Security Tab
Original instructions
Overview
The Security tab allows you to configure the security level of the services.
The default settings represent the maximum level of security level. The increased security reduces the communication capabilities and the access to communication ports.
NOTE: For general information about security, refer to the Modicon Controllers Platform, Cyber Security, Reference Manual.
Properties
This table describes the properties of the Security tab:
Parameter
Description
Global Policy
Enforce Security
Reset all the services to the default settings and implement the highest level of security.
Unlock Security
Use the lowest level security settings (opposite of default settings).
Services
Enable or disable (default) firmware upgrade.
Enable or disable (default) the Web access service.

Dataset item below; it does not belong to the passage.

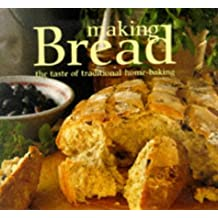 Making Bread: The Taste of Traditional Home-Baking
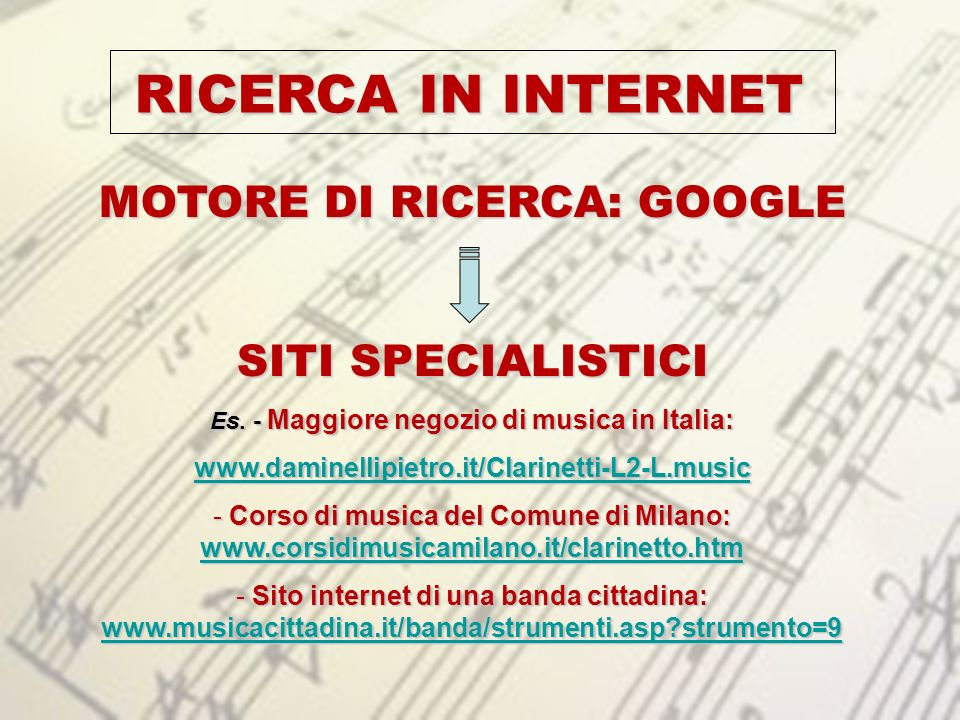MOTORE DI RICERCA: GOOGLE Es. - Maggiore negozio di musica in Italia:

Enable or disable (default) the diagnostic access service.
EIP
Enable or disable (default) the diagnostic access service for exchanging I/Os and diagnostic information with the CPU.
Access Control
Enabled (by default)
Ethernet services access authorized for the listed addresses.
Disabled
There is no restriction on which network devices can access EtherNet services. The BMECXM module accepts EtherNet/IP requests from any device.
Services
For security reasons, all the communication ports of the BMECXM module are disabled by default.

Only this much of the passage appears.